Objective: To compare the rate of HIV disease progression in a sample of polydrug injectors (AIDS Link to Intravenous Experiences [ALIVE] study) with that in a sample of predominantly opiate injectors (Italian Seroconversion Study [ISS]).

Design: Prospective cohort studies of HIV-positive individuals whose date of seroconversion (SC) is known with a good degree of precision. The ALIVE study involves a community-based cohort of injection drug users (IDU) in the United States and the ISS reports on a clinic-based cohort of seroconverters in Italy with different exposure modalities to HIV.

Methods: Data from the two cohorts were combined. The date of SC was estimated as the midpoint in time between the last negative and the first positive HIV test. Time-to-event (i.e., AIDS or death from an infectious disease) statistical methods were used.

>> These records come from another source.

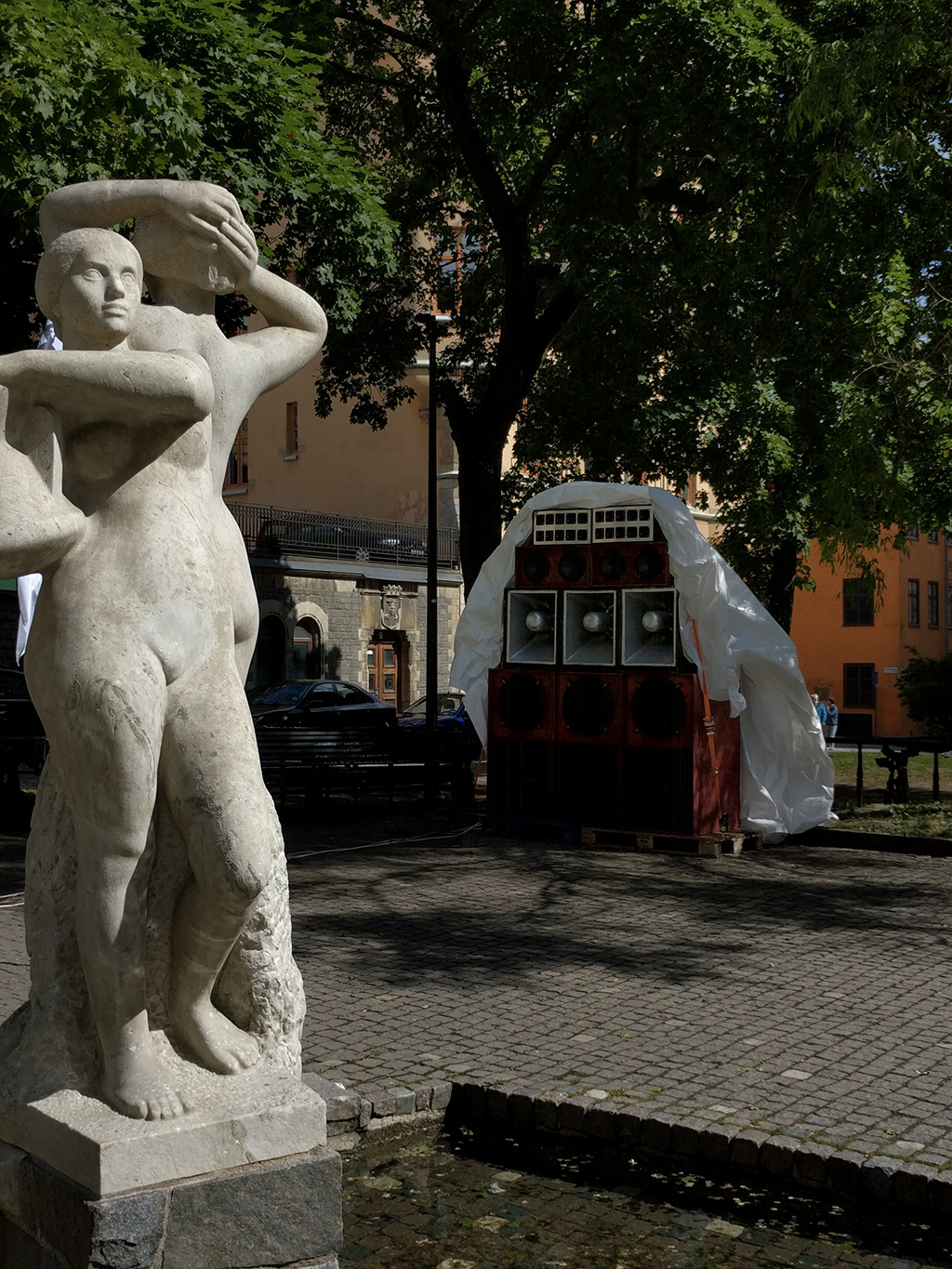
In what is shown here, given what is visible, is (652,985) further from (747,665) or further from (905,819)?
(905,819)

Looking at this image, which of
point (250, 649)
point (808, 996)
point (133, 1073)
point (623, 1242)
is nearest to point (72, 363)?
point (250, 649)

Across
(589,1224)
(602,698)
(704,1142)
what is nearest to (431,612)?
(602,698)

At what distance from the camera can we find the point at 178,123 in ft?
36.6

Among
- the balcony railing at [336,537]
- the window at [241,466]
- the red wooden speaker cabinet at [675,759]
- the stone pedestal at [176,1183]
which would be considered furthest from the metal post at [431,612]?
the window at [241,466]

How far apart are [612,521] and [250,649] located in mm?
10128

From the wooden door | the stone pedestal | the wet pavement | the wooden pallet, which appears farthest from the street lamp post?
the wooden door

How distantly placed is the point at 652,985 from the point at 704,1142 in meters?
2.57

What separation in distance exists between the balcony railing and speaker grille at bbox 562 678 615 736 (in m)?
22.1

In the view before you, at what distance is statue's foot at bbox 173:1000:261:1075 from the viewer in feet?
11.5

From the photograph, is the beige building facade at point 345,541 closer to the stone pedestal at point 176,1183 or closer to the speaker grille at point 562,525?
the speaker grille at point 562,525

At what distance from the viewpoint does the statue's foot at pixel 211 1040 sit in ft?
11.5

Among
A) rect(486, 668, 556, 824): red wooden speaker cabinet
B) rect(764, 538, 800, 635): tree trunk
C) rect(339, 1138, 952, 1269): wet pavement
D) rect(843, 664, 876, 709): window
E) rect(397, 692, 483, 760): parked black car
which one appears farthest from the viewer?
rect(843, 664, 876, 709): window

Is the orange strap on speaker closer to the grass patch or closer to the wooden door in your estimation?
the grass patch

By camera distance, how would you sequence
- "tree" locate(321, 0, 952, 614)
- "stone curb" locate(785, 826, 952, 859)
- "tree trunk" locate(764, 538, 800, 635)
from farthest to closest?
"tree trunk" locate(764, 538, 800, 635)
"tree" locate(321, 0, 952, 614)
"stone curb" locate(785, 826, 952, 859)
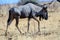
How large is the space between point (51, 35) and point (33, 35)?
0.96 m

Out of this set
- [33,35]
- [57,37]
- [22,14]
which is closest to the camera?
[57,37]

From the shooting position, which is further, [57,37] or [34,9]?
[34,9]

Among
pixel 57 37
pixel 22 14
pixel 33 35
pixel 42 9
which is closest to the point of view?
pixel 57 37

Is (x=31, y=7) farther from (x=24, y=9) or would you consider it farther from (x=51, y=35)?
(x=51, y=35)

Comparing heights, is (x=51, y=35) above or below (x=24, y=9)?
below

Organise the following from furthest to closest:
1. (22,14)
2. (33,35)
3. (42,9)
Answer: (42,9)
(22,14)
(33,35)

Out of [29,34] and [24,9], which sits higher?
[24,9]

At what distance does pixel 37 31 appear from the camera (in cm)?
1622

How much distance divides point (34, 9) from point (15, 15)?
1.50 metres

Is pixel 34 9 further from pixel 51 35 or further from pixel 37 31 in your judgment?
pixel 51 35

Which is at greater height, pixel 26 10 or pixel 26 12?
pixel 26 10

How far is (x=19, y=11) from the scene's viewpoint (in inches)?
619

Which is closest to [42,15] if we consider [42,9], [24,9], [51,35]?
[42,9]

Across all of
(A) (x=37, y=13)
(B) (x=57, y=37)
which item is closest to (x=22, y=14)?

Relative hazards (RH) of progression to event were adjusted by age at SC, gender, and year of SC.

Results: Of the 1003 IDUs (251 from ALIVE and 752 from ISS), 226 progressed to AIDS, and 146 died after AIDS or from an infectious disease; of these, 10 were without an AIDS diagnosis. The two groups of IDUs differed in terms of age at SC (median, 35 years for ALIVE and 25 years for ISS), proportion of women (24% versus 31%), race (7.6% versus 100% white), and year of seroconversion (i.e., ISS participants seroconverted, on average, earlier than ALIVE participants). Although the univariate analysis suggested possible differences for progression to AIDS, or to death from infectious disease between cohorts, multivariate analyses that adjusted for age showed no significant differences by cohort, gender, race, or time of seroconversion. The median time to AIDS for 25-year-old persons was 12.3 years for ALIVE and 11.8 years for ISS; for 35-year-old persons, it was 8.5 and 8.2 years, respectively. These estimates were similar to those for non-IDUs observed in the ISS and to those from large cohort of homosexual men.

Conclusion: Our results confirm the importance of accounting for age when considering the incubation period for HIV infection. Despite differences in drug use characteristics, the similar median times to AIDS, for each age, between the two cohorts of IDUs and between the IDUs and the non-IDUs suggest a negligible effect of injection drug use on HIV progression.